Disco, 2005

Author: Markus Muntean / Adi Rosenblum

HDTV, edition 7/1. Sequence: 5´5´´, looped, 16:9.

“At the beginning we felt like we could change the world. But something happened, then something happened, then something happened because something else happened.
Yes, those days, those evenings when things happened, where there was no need to say anything, but to watch for something, unseen and unheard.
We traverse this earth shrouded by a great fog and we are not afraid of living or dying, because we were taught to live our lives in ignorant bliss.

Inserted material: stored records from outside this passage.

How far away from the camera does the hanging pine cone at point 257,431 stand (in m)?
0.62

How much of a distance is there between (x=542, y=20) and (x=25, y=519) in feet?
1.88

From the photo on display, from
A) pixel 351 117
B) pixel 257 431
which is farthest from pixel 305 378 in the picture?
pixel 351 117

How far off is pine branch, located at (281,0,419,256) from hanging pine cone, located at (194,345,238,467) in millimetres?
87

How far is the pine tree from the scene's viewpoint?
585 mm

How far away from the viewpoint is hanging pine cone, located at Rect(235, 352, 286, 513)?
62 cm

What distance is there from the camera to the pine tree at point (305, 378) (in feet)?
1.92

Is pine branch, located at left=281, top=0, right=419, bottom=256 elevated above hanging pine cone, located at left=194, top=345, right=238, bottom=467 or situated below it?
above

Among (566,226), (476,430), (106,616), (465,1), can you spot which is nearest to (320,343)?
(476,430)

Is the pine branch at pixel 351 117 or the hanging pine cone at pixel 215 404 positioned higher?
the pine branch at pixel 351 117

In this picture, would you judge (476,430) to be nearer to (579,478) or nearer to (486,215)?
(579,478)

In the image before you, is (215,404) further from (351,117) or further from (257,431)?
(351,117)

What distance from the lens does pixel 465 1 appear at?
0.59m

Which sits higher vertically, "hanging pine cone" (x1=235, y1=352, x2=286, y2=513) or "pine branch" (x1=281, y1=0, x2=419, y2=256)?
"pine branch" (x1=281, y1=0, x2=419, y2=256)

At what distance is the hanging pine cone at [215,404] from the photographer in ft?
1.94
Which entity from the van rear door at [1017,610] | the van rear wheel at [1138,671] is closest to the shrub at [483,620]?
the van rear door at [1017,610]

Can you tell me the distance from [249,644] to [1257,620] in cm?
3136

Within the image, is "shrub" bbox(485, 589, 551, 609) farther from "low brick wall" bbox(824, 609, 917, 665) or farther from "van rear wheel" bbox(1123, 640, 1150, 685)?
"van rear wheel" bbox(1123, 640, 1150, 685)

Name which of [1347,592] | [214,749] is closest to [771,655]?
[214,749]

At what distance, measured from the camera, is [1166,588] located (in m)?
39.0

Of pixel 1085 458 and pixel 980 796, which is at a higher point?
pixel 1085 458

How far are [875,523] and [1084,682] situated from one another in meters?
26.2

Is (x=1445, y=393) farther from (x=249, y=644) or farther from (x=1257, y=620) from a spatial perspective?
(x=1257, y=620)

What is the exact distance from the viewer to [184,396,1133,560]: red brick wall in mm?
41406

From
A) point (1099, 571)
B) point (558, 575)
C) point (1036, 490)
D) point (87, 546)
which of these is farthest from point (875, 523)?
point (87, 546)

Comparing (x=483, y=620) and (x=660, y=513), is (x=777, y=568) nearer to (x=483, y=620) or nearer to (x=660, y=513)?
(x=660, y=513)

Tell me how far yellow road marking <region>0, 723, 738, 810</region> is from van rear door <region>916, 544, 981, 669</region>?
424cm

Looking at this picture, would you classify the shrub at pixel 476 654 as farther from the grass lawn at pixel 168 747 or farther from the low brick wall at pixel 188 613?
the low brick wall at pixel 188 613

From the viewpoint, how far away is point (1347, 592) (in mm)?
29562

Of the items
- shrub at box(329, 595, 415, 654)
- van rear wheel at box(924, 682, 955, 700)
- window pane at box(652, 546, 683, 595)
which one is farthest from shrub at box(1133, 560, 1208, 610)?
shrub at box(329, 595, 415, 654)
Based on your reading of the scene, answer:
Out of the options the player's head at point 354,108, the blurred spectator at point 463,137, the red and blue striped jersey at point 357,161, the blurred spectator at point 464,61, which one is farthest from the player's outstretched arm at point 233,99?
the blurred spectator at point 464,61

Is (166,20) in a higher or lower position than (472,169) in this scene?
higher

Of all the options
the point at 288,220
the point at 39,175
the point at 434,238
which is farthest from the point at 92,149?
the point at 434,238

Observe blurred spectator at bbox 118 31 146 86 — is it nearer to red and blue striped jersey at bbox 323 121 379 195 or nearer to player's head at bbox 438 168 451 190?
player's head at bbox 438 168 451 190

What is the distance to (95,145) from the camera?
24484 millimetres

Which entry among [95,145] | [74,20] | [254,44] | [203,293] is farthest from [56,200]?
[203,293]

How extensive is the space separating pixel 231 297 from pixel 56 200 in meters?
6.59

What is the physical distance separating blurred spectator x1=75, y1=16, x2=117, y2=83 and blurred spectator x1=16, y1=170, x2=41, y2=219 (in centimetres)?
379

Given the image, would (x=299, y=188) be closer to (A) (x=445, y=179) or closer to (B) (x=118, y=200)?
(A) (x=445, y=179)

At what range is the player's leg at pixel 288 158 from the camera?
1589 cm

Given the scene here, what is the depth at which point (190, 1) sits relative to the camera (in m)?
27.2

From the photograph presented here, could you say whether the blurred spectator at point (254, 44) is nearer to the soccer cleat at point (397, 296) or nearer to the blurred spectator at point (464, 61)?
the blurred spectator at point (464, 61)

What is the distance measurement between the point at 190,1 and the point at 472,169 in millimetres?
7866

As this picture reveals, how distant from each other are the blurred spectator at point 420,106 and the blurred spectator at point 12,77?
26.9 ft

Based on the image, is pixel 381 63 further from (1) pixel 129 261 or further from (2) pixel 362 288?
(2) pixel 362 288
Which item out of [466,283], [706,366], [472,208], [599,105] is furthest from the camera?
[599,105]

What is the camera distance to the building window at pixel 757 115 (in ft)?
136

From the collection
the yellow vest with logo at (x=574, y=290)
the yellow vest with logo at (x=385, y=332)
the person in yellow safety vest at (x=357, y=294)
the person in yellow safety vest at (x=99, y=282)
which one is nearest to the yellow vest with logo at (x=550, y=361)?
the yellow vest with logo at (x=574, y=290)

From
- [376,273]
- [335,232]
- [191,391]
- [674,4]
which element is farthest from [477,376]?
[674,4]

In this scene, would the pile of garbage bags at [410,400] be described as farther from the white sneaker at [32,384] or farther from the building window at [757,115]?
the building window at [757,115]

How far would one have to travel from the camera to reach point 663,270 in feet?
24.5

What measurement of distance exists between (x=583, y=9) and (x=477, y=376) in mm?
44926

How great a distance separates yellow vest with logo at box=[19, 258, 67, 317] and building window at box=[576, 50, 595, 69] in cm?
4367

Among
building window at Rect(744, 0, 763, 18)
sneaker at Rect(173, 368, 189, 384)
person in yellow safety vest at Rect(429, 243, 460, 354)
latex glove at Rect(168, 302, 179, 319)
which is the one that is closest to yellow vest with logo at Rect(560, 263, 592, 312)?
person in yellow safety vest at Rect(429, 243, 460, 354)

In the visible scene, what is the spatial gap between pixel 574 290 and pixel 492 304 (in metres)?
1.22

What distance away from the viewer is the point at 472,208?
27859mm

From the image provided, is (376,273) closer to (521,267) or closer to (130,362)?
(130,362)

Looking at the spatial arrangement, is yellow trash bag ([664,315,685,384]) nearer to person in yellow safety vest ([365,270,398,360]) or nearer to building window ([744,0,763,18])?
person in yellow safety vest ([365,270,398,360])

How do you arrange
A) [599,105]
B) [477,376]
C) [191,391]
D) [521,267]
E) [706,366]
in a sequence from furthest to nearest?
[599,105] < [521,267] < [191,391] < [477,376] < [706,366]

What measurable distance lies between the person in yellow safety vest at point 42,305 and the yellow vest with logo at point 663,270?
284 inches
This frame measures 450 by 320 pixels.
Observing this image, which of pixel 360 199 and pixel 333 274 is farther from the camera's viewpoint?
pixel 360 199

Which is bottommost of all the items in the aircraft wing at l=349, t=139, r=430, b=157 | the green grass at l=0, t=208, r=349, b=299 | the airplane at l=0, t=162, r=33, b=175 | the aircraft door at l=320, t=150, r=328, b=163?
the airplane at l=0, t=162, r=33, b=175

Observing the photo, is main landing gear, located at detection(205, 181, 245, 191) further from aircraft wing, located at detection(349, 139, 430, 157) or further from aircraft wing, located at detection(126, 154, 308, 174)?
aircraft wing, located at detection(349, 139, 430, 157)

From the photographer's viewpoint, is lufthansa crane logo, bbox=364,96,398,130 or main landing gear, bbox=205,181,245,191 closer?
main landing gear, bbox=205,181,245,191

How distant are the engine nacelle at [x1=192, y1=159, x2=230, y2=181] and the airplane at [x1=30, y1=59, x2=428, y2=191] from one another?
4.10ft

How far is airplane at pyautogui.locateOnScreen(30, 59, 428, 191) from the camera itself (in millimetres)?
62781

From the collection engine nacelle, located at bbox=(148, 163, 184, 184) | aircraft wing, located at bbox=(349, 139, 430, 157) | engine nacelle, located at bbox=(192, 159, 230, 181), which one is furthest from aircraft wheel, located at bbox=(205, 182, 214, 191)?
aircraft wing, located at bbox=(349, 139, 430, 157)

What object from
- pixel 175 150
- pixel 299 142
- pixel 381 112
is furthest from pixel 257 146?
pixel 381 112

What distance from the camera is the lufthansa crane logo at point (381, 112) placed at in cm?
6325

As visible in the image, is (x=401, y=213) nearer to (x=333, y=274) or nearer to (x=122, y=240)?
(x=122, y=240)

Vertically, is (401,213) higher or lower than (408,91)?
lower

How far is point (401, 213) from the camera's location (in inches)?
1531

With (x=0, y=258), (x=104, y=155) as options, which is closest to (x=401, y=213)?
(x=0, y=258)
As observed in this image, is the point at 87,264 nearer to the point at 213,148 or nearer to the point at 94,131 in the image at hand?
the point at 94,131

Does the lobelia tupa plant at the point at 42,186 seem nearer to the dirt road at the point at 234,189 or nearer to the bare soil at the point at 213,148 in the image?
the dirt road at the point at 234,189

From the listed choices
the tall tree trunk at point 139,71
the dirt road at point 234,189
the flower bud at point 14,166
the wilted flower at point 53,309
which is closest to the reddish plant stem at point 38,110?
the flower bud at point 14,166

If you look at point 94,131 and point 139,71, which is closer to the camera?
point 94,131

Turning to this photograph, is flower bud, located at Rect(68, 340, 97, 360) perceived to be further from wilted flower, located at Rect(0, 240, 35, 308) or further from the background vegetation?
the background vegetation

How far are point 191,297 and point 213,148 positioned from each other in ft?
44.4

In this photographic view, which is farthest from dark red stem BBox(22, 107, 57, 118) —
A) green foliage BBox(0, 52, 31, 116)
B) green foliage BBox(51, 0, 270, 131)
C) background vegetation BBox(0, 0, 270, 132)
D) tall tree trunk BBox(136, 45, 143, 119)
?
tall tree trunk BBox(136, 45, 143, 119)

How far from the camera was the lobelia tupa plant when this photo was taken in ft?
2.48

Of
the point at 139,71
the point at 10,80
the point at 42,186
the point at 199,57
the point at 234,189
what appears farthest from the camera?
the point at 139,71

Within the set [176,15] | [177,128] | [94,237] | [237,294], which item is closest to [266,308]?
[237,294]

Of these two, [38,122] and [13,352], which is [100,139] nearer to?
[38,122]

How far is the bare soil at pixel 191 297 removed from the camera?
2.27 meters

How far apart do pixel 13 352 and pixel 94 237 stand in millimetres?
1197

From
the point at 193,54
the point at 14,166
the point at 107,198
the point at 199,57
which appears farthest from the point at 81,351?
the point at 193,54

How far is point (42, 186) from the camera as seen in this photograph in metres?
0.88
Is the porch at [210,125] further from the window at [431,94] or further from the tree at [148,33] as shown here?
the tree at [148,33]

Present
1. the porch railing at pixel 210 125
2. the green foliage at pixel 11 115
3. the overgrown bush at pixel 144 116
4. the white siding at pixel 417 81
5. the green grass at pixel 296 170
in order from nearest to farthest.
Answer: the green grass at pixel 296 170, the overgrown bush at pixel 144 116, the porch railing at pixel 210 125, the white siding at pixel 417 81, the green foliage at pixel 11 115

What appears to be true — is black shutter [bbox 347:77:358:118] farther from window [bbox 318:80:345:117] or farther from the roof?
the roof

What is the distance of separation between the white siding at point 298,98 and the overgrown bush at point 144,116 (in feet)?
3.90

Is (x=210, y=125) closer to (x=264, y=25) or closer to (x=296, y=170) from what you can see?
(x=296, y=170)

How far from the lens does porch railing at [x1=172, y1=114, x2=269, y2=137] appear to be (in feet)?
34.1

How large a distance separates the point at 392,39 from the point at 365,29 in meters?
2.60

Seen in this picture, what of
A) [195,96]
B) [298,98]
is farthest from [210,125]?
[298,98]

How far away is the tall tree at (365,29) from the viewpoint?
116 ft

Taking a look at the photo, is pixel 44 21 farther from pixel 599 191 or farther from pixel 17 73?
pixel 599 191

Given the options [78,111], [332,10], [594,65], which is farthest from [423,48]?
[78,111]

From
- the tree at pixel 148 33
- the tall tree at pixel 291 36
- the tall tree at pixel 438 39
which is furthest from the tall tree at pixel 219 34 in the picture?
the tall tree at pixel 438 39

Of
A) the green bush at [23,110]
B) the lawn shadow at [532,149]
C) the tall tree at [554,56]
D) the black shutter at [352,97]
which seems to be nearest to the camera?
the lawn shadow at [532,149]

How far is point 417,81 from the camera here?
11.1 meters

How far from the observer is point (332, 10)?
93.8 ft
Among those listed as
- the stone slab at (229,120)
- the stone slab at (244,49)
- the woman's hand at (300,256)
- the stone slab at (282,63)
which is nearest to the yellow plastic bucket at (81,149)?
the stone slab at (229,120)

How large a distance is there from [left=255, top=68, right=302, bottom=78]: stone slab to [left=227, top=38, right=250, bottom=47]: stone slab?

We never know when we are sincere. Perhaps we never are.
And even if we are sincere about something today, tomorrow we may be sincere about it’s complete opposite.
And we know very well what that means, we know too well what it is to want nothing of what we do or say.
Yes, we know it all too well, we know we are just phantoms made of lies, shadows of illusions, and our life is hollow on both the outside and the inside.
And in the end we can no longer cope with the sadness, we shout in the night, all those black, black nights, and no one, no, no one hears".

This is a film inspired by The Raft of the Medusa, a painting by Géricault in 1819. Géricault's painting recreates the tragedy of the passengers on the Medusa that ran aground a reef near the African coast. The survivors tried to save themselves on a raft that was adrift. The pyramid of agonizing stretched figures on the improvised raft represents not only the struggle of a group in its desire to survive, but also the sentiment of a nation. The whole country was on that boat. Just 15 survivors from a crew of more than 140 saved themselves, and only 10 survived. The painting, at that time, was the description of a national tragedy and the reaction to this tragedy. This event caused tremendous shock in the discontented post-Napoleonic society.

Disco is filmed among the rubbish from a disco after a night of partying. Two figures move as they clean. The camera examines the cleaners, the dance floor, the mirrored disco ball, and the spectator begins to see, in the background, a group of people forming a pile of stylized bodies that is similar to the image of the Raft. They are the living leftovers from the experience of a close death and a certain disaster. The fact that in both Raft and Disco there are people with healthy bodies in the most disturbing circumstances, impregnates this work with a sense of achievement. Wavering between active resistance and docile pride, the voices of Haendel lead to the climactic finale.